Wilson published 15 books including the bestsellers The Man in the Gray Flannel Suit (1955) and A Summer Place (1958), both were adapted into feature films. A later novel, A Sense of Values, in which protagonist Nathan Bond is a disenchanted cartoonist involved with adultery and alcoholism, was not well received. In Georgie Winthrop, a college vice president, 45, begins a relationship with the 17-year-old daughter of his childhood love. The novel, The Ice Brothers, is loosely based on Wilson's experiences in Greenland while serving with the U.S. Coast Guard. What Shall We Wear to This Party?, a memoir, recalls his experiences in the Coast Guard during World War II and the changes to his life after the bestseller Gray Flannel was published. Wilson was an advocate for integrating, funding, and improving public schools.
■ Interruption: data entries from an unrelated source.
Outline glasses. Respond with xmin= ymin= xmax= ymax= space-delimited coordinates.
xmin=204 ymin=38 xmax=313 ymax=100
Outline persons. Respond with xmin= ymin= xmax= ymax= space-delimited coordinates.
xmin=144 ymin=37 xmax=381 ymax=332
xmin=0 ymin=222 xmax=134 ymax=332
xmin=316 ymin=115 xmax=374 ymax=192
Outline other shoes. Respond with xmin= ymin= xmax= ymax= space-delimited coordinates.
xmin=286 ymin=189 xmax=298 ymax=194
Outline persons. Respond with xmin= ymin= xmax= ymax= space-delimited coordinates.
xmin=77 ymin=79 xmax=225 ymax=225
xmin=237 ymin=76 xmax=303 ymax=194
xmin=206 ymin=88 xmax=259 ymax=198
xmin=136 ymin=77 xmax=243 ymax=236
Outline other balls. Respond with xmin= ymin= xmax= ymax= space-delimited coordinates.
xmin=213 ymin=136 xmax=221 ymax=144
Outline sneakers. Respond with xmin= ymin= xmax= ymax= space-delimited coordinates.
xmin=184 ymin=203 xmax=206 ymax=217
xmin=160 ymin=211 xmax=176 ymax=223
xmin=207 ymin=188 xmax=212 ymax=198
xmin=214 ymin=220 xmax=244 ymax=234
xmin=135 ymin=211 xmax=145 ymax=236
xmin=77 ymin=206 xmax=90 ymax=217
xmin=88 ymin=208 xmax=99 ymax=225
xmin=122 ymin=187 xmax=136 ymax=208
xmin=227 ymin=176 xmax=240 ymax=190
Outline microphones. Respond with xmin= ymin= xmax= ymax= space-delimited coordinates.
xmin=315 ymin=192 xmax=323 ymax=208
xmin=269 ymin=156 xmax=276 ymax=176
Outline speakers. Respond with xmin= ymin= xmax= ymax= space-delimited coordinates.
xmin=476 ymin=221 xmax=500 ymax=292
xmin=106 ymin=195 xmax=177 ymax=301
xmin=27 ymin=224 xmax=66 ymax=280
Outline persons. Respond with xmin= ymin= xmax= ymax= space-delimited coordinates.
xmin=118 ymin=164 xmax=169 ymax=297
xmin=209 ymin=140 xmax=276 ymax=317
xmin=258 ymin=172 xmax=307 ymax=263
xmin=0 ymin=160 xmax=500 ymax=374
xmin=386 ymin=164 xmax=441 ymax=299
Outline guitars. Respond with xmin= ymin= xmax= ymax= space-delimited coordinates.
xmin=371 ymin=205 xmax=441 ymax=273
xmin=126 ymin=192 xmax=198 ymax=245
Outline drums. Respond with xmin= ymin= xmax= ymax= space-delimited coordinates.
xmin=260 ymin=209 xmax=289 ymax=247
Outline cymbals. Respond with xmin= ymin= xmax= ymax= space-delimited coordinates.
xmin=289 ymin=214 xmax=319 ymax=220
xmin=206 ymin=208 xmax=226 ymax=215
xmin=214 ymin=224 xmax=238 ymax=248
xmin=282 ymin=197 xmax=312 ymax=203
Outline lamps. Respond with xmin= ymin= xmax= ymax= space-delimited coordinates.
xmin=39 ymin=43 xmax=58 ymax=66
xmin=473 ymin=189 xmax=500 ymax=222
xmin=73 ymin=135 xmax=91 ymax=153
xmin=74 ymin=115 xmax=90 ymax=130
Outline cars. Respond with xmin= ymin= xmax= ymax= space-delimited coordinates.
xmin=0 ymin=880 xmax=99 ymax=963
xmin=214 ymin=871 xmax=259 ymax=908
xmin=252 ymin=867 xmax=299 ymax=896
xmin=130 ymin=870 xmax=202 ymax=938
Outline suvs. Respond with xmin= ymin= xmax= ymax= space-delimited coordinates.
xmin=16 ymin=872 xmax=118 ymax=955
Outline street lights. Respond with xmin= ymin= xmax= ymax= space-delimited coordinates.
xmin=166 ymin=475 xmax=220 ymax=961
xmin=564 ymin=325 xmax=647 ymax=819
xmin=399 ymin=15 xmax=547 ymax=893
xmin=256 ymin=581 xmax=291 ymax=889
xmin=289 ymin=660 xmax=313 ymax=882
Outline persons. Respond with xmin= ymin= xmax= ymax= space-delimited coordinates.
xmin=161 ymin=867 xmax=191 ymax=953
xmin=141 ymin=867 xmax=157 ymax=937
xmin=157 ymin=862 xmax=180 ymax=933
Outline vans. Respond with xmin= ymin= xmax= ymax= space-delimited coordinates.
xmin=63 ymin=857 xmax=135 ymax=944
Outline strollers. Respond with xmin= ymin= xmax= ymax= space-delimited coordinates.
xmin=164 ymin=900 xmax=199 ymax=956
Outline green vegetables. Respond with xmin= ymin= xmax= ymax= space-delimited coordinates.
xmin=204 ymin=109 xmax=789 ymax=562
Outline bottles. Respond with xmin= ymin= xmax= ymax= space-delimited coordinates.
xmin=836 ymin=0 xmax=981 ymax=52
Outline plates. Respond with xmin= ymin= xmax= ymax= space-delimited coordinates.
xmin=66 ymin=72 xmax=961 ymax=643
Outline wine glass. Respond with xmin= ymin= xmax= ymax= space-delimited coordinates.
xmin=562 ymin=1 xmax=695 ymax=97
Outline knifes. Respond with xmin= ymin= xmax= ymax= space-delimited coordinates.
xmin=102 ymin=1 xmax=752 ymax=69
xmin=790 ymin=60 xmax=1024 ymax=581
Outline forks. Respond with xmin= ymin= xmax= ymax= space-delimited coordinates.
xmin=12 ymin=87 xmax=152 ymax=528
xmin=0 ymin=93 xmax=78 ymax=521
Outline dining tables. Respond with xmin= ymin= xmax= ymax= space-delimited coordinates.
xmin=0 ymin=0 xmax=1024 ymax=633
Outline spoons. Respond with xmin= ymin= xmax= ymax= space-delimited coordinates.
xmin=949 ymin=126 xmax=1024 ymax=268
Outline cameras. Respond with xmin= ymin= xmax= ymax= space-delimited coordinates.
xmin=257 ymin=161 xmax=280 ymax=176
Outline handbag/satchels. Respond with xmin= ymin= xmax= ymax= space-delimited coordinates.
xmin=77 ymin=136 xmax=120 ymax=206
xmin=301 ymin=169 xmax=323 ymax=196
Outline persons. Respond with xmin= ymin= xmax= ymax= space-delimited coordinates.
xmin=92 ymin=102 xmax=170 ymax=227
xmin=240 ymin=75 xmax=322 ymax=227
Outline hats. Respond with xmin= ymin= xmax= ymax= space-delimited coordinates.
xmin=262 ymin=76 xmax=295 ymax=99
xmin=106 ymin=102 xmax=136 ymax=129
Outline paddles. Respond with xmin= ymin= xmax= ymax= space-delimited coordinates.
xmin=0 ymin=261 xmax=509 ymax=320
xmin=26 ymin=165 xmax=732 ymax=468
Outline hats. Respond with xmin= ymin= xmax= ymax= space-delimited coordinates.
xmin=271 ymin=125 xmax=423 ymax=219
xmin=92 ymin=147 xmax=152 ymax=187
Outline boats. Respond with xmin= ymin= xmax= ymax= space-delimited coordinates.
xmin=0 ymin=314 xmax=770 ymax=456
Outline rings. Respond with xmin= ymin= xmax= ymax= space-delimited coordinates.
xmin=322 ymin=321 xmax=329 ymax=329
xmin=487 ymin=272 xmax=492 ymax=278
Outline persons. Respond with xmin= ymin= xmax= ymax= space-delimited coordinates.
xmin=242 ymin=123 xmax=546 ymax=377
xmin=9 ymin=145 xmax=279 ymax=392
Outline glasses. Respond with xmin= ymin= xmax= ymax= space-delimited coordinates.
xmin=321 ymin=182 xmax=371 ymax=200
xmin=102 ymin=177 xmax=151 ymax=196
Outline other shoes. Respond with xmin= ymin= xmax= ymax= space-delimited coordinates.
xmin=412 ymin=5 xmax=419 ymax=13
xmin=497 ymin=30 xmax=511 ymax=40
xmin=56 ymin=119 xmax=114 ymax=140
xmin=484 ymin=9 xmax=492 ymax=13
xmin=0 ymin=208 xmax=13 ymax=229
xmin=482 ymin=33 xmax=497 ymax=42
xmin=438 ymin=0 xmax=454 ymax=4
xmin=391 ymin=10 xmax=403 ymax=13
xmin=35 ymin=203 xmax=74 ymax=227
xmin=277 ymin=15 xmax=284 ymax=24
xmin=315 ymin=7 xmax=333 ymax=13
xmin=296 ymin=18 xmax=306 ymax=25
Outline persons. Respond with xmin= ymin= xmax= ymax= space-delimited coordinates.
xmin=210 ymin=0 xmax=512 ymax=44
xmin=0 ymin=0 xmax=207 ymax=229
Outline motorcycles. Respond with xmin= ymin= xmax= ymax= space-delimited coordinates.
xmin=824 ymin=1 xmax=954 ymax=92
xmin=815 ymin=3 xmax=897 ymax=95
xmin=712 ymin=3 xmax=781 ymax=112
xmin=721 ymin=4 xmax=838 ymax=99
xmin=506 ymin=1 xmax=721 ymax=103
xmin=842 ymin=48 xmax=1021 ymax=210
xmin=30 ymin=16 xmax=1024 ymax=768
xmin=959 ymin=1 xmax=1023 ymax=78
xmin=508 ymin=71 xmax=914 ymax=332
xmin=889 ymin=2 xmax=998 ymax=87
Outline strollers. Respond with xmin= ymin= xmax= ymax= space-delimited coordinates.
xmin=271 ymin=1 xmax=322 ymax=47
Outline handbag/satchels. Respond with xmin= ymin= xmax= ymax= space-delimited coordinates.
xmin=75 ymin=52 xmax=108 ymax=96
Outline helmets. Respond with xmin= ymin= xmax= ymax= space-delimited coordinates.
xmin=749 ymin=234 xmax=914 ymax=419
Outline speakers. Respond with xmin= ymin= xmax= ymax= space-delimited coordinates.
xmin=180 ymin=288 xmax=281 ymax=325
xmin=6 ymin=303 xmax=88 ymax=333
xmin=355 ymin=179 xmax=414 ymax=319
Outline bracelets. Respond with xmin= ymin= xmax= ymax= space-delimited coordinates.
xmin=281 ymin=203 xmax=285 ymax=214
He became the assistant director of the National Citizens Commission for Public Schools as well as Assistant Director of the 1955-1956 White House Conference on Education.

==Personal life==
Wilson suffered from alcoholism throughout his adult life and Alzheimer's disease toward the end. In addition to novels and magazine articles, he supported himself during his later years by writing commissioned works like biographies and yacht histories.

Wilson was married twice, first to Elise Pickhardt in 1941. They had three children including the evolutionary biologist David Sloan Wilson. He and Betty Stephens married in 1962 and they had a daughter. In the 1970s, Wilson and his wife and daughter lived at Dinner Key Marina in Coconut Grove, Florida (an area in Miami) on a 54 ft cruiser, the Pretty Betty. Sloan Wilson died May 25, 2003, at 83, in the sailing community of Colonial Beach, Virginia, where he had lived on a boat for several years prior to his death.

==Bibliography==

===Novels===
- Voyage to Somewhere (1947)
- The Man in the Gray Flannel Suit (1955)
- A Summer Place (1958)
- A Sense of Values (1961)
- Georgie Winthrop (1963)
- Janus Island (1967)
- All the Best People (1971)
- Small Town (1978)
- Ice Brothers (1979)
- Greatest Crime (1980)
- Pacific Interlude (1982)
- The Man in the Gray Flannel Suit II (1984)

===Autobiographies===
- Away from It All (1969)
- What Shall We Wear to This Party?: The Man in the Gray Flannel Suit, Twenty Years Before & After (1976)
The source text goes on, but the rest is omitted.